**Supplied text**
=== Section Start ===

19 Finding and accessing data

Data are available from a huge number of sites on the internet run by governments, NGOs, companies, industry associations, research projects, and individuals. These data come in a variety of formats and while many will be easy to read with R, some will be quite challenging. In this lesson I will introduce you to some sources of data. Partly this is to help you start to learn how to navigate a variety of data sources, but of course part of the reason is to get you thinking about data you might use in your project. For more information on the project see the description on the evaluation page.

19.1 Finding data

19.1.1 Data in R packages

Many datasets are available as part of R packages. These are the easiest to use, but they are often small and designed for demonstration purposes. For example, the gapminder package only contains a small portion of the data available on the gapminder website.

These are the go-to datasets that we have used for demonstrating many simple visualizations:

mtcars and many other well-known data in datasets package
penguins in palmerpenguins package
gapminder in gapminder package (but see website too Gapminder)
diamonds, mpg, economics, midwest, msleep in ggplot2 package
nycflights13 in dbplyr package
gss_sm, gss_cat, gss_sib, gss_lon and gss_lon in socviz package

The function datasets in the package datasets.load will display a list of all datasets in R packages you have installed on your computer. There is not much information about each dataset, but you once you know their names, you can read the help page for each dataset.

19.1.2 Tidy Tuesday

Tidy Tuesday is a project to encourage people to develop skills at data visualization and analysis using the tidyverse packages in R. Each week a new data set is posted and participants experiment to create new visualzations. Some people share their work on GitHub and social media.

The Tidy Tuesday website describes the project and has a catalog of available datasets from previous weeks.
The R package to access the data is called tidytuesdayR. Examples of using the package are here

19.1.3 R packages for accessing data

There are many packages designed primarily to provide access to large collections of data. Here are a few examples.

OECD for data from the OECD
cansim for data from Statistics Canada
cancensus for data from the Canadian census and National household survey. You need to create an account and get an API key to use this package. The package documentation shows you how.

19.1.4 Websites with data collections

Naturally there are websites that curate lists of data available from other sites. Here are a few I’ve found useful.

Our World In Data is a curated set of over 3000 charts with documentation and open source data.
The awesome public datasets project collects high quality public data, organized thematically.
This is one person’s collection of data of various sources
r-dir has a list of freely available datasets
World Bank economic development indicators
CORGIS the collection of really great, interesting, situated datasets

19.1.5 Canadian COVID data

Many countries and other organizations have developed collections of COVID-related data. Here are some sources for Canada.

=== Section End ===

**Explore the material**
A. According to the lesson on finding data, which package requires you to create an account and get an API key?
B. Pick up the lesson on finding data after its final sentence and keep writing it.
The material after this has nothing to do with the lesson on finding data.

**Record set**
=== Section Start ===

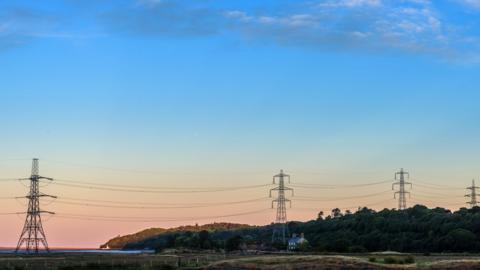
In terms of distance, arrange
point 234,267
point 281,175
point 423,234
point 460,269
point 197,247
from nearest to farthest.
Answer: point 460,269, point 234,267, point 281,175, point 423,234, point 197,247

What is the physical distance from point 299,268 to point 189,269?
12053 millimetres

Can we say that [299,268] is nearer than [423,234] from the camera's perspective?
Yes

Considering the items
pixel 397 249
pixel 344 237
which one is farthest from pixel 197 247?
pixel 397 249

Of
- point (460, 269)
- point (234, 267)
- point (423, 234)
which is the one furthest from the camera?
point (423, 234)

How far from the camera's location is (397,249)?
552ft

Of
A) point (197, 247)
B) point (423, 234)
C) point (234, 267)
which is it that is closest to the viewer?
point (234, 267)

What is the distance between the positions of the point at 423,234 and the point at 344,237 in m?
20.3

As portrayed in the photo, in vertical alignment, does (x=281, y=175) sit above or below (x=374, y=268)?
above

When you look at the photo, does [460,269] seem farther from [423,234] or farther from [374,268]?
[423,234]

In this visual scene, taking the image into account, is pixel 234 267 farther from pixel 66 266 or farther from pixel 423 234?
pixel 423 234

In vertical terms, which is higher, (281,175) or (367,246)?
(281,175)

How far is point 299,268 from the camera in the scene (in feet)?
256

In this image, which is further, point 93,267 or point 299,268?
point 93,267

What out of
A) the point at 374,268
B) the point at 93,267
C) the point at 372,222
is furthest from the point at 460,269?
the point at 372,222
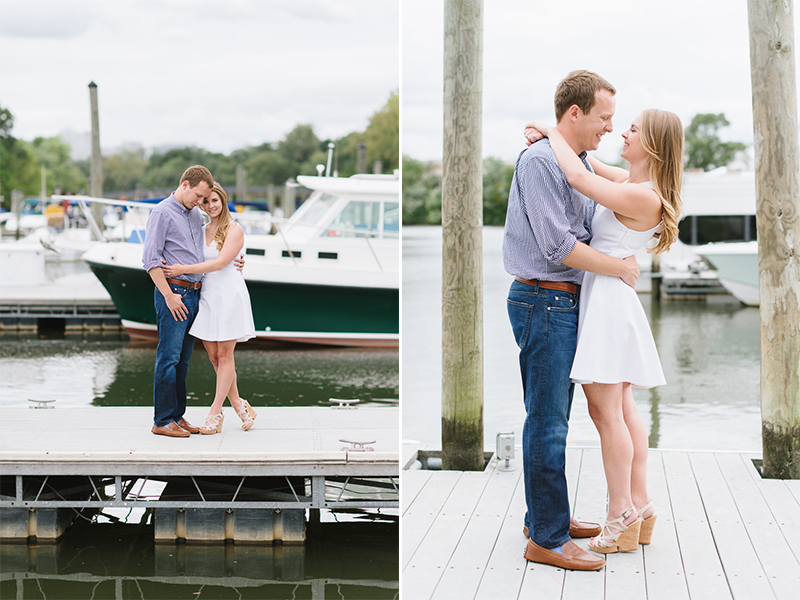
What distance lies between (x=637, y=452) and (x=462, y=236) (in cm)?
146

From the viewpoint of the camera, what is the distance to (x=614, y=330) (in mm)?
2850

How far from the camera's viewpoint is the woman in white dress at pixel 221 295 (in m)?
4.26

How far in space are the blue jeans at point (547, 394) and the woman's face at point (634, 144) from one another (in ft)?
1.65

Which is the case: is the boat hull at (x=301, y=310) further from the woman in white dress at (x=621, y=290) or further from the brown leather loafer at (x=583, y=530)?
the woman in white dress at (x=621, y=290)

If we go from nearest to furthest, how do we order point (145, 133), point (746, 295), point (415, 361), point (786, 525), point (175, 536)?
point (786, 525) → point (175, 536) → point (415, 361) → point (746, 295) → point (145, 133)

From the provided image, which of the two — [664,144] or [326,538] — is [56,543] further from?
[664,144]

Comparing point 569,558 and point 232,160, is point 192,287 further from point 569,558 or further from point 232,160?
point 232,160

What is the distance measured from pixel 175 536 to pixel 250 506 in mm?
498

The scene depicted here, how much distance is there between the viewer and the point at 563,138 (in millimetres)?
2822

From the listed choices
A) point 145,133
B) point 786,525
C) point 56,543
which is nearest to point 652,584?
point 786,525

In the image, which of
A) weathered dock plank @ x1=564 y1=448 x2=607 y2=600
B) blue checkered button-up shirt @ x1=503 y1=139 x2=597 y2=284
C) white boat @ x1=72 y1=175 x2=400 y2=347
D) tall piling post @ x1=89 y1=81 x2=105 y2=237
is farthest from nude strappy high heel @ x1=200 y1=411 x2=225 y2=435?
tall piling post @ x1=89 y1=81 x2=105 y2=237

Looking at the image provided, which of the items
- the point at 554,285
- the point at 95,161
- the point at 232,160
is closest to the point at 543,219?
the point at 554,285

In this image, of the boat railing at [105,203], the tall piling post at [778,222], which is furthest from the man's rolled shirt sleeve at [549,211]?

=== Section End ===

**Answer section**
A. The cancensus package.

B.
Federal, BC, AB, SK, MB, ON, QC, NB, PE, NS,

19.2 Examples of accessing data

19.2.1 Gapminder

Gapminder distributes many datasets, some of their own, and some collected by other organizations that they are redistributing. They have a webpage to help you search, browse and access the data. Using this webpage I have found data on population of countries by years from 1800-2100 (with many missing data, some interpolated data, and of course many years of projections). Here is some R code to read and work with this data. There are data on 195 countries over 302 years. I have selected five countries to make a simple plot.

pop <- read_csv("static/population_total.csv")

## 
## ── Column specification ────────────────────────────────────────────────────────
## cols(
##   .default = col_double(),
##   country = col_character()
## )
## ℹ Use `spec()` for the full column specifications.

pop %>% filter(country %in% c("Canada", "China", "Chile", "Germany", "United States")) %>%
  pivot_longer(`1800`:`2100`, names_to = "years", values_to = "population") %>%
  mutate(years = as.numeric(years)) %>%
  ggplot(aes(x = years, 
             y = population, 
             color = fct_reorder(country, population, max, .desc=TRUE))) +
  geom_line(size=2) +
  scale_y_log10(labels = trans_format("log10", math_format(10^.x))) +
  labs(color = "Country")

19.2.2 Consumer price index in Canada

One measure of inflation is its effect on prices. Here is a table from Statistics Canada that reports over 1 million rows of data on this measure. Statistics Canada tables are an extreme version of “long” data, which usually require a lot of filtering to get just the rows you want. You will want to make use of dpylr functions summarize and count to study the structure of the data.

# Population and projection in a huge table with 2 million rows, 300 MB of data
# cansim::get_cansim("17100057")  
cpi <- cansim::get_cansim("18-10-0004-01")

## Accessing CANSIM NDM product 18-10-0004 from Statistics Canada

## Parsing data

## Folding in metadata

cpi %>% filter(`Products and product groups` == "All-items") %>%
  count(GEO)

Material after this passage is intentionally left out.